El concierto inicialmente iba a ser en la Sala Bikini, pero el buen ritmo de venta de entradas hicieron trasladar el evento a Razzmatazz, que por cierto estaba abarrotada. Y que, por cierto, el precio de las entradas era de 28 euros. Para qué luego nos cuenten que el negocio de la música está en peligro…
Liderados por Neil Finn, esa especie de Ray Davies neo zelandés, dieron muestra de un magnífico directo durante casi dos horas. Comenzaron con “Locked up”, “World where you live” (con el primer guiño de Neil Finn con el público, haciendo que corease el estribillo al finalizar la canción) y “Say that again”. “Fall at your feet” fue coreada de principio a fin y Neil y compañía disfrutaban de lo lindo. El sonido, a todo esto, era realmente bueno.
Siguieron alternando los clásicos que seguían siendo celebradísimos como “Four seasons” y los cortes de su nuevo álbum “Even a child” o “Nobody wants to” (sobresaliente la banda en este tema). En otro de los grandes clásicos de la banda, “Don’t dream it’s over”, durante el estribillo resultaba casi complicado oír a la banda por encima del público.
Con “Distant Sun” llegaron los primeros bises, que comenzaron con “Weather with you” con Mark Hart ejecutando a al perfección el característico punteo de guitarra. “She called up” y “When you come” pusieron fin a los primeros bises.

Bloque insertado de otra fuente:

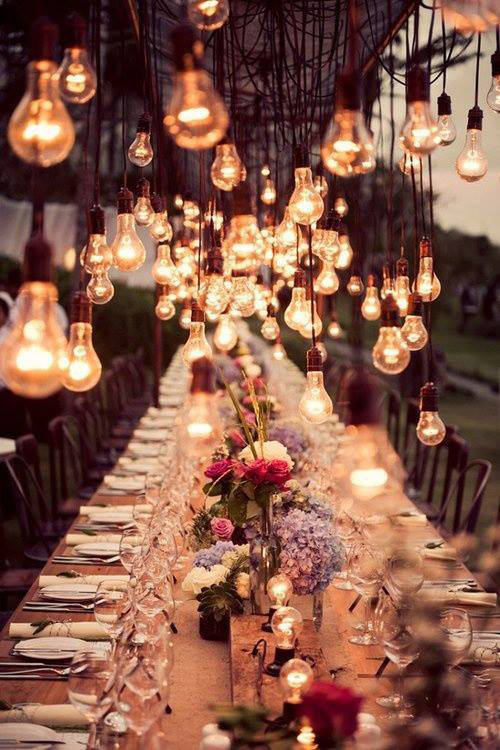 light bulbs at wedding table as decoration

La banda retornó al escenario entre los oe’s de un público entregado. Servidor tenía la remota esperanza de poder escuchar alguno de los temas de los álbumes de los hermanos Finn, pero no pudo ser (a fin de cuentas el concierto era de Crowded House). “In my command”, “Something so strong” y finalmente “Better be home soon” pusieron fin al concierto con todos los miembros de la banda dando la mano a los espectadores de las primeras filas.

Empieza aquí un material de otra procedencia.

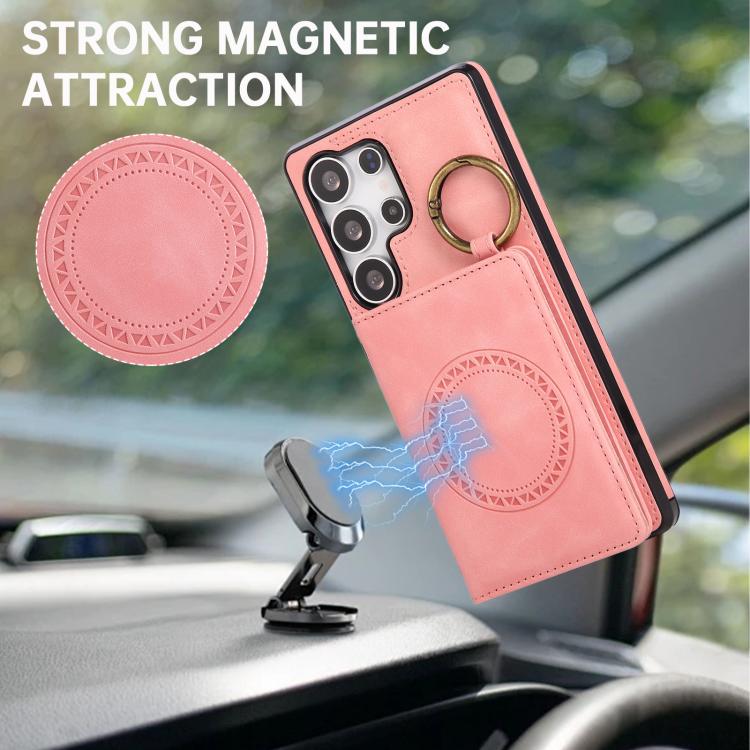 For Samsung Galaxy S25 Ultra 5G Car Magnetic Ring Buckle Card Bag Phone Case with Lanyard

Un muy buen concierto de una banda con una magnífico saber hacer sobre las tablas y que cuentan con una gran colección de temas para exhibir. Y que además cuenta con una muy buena acogida por parte del público, visto lo viso. Por buscarle una pega creo que Neil Finn se excedió haciendo participar al público hasta en cuatro ocasiones repitiendo el estribillo al final de algunos de los grandes éxitos de la banda. La fuerza de la nostalgia, supongo.